§ Tugas: Tulis ulang bagian kutipan halaman tentang komponen budaya, mulai dari "Sistem nilai masyarakat" dan berakhir pada "dan nilai sosial.". Ganti kata "terkenal" dengan "dikenal luas".

§ Kutipan Halaman:
-- -- --

Sistem nilai masyarakat
dalam budaya tertentu mempengaruhi cara berpikir anggota-anggotanya. Spranger
mengemukakan kategori nilai yang terkenal antara lain: nilai ilmiah, nilai
religius, nilai ekonomis, nilai estetis, nilai politis dan nilai sosial.
4.
Nilai
sejarah
Lewat sejarah yang mereka
ketahui, anggota masyarakat saling bertukar pesan dalam komunikasi lintas
budaya.
5.
Komponen
Mitologi.
Mitologi suatu kelompok budaya
memberikan pada kelompok pemahaman hubungan-hubungan, yakni, hubungan orang
dengan orang, orang dengan kelompok luar, dan orang dengan kekuatan alami.
6.
Komponen
otoritas status.
Setiap budaya mempunyai
caranya sendiri dalam mendiskusikan otoritas status. Bersamaan dengan otoritas
status ada permainan peran yang ditentukan secara normatif.

-- -- --

§ Data:
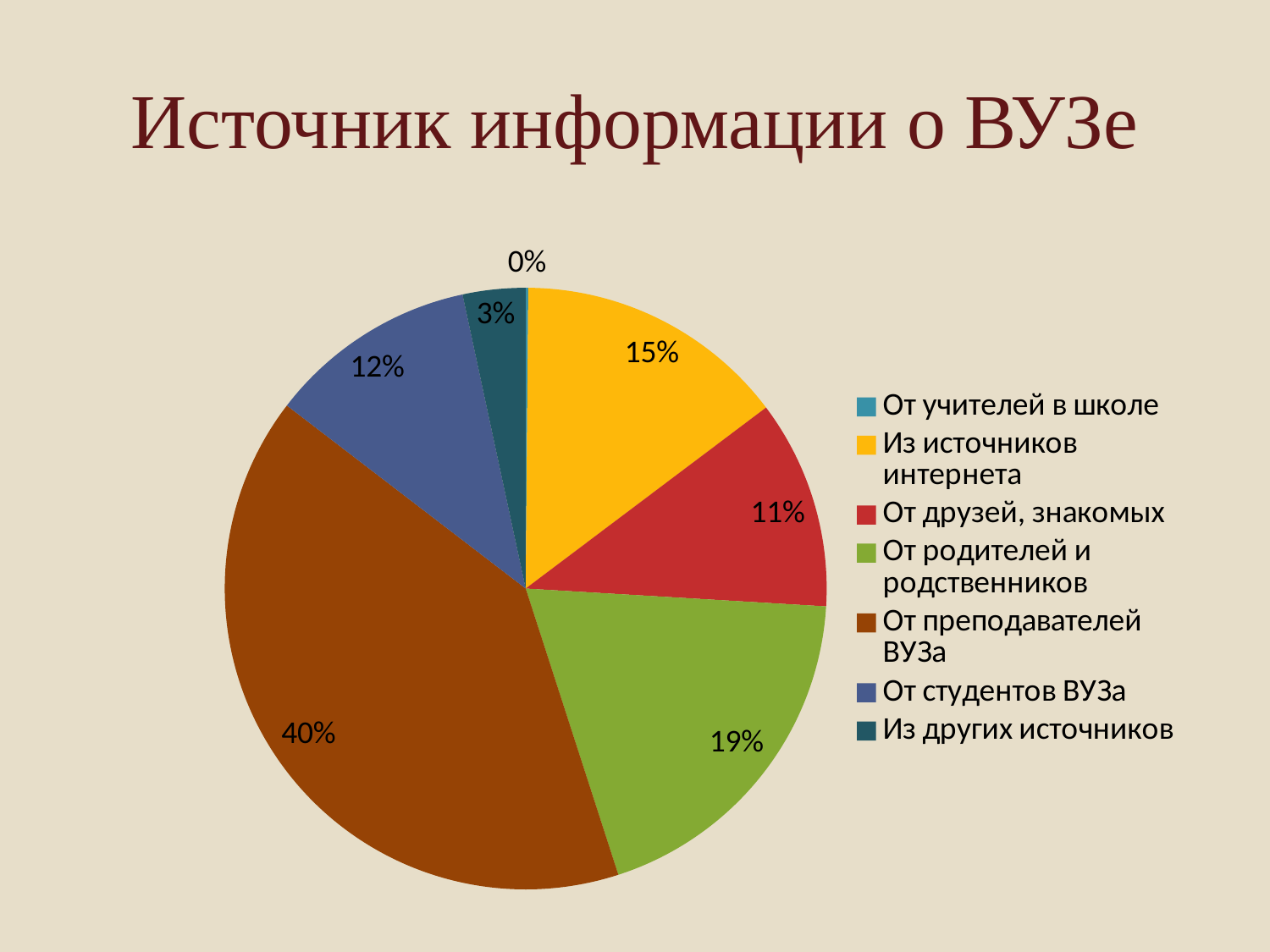
What colour is the slice for 'Из других источников'? dark teal Which category has the largest share of the pie? От преподавателей ВУЗа What type of chart is shown on the slide? pie chart What is the value for 'Из источников интернета'? 15% What is the difference between the shares for 'От преподавателей ВУЗа' and 'От родителей и родственников'? 21% What is the value for 'От учителей в школе'? 0% What is the title of the chart? Источник информации о ВУЗе How many categories does the legend list? 7 What share of the pie is 'От преподавателей ВУЗа'? 40% Which category has the smallest share of the pie? От учителей в школе Which is larger: the share for 'От студентов ВУЗа' or for 'От друзей, знакомых'? От студентов ВУЗа What is the value for 'От родителей и родственников'? 19%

-- -- --

§ Hasil Tugas:
Sistem nilai masyarakat
dalam budaya tertentu mempengaruhi cara berpikir anggota-anggotanya. Spranger
mengemukakan kategori nilai yang dikenal luas antara lain: nilai ilmiah, nilai
religius, nilai ekonomis, nilai estetis, nilai politis dan nilai sosial.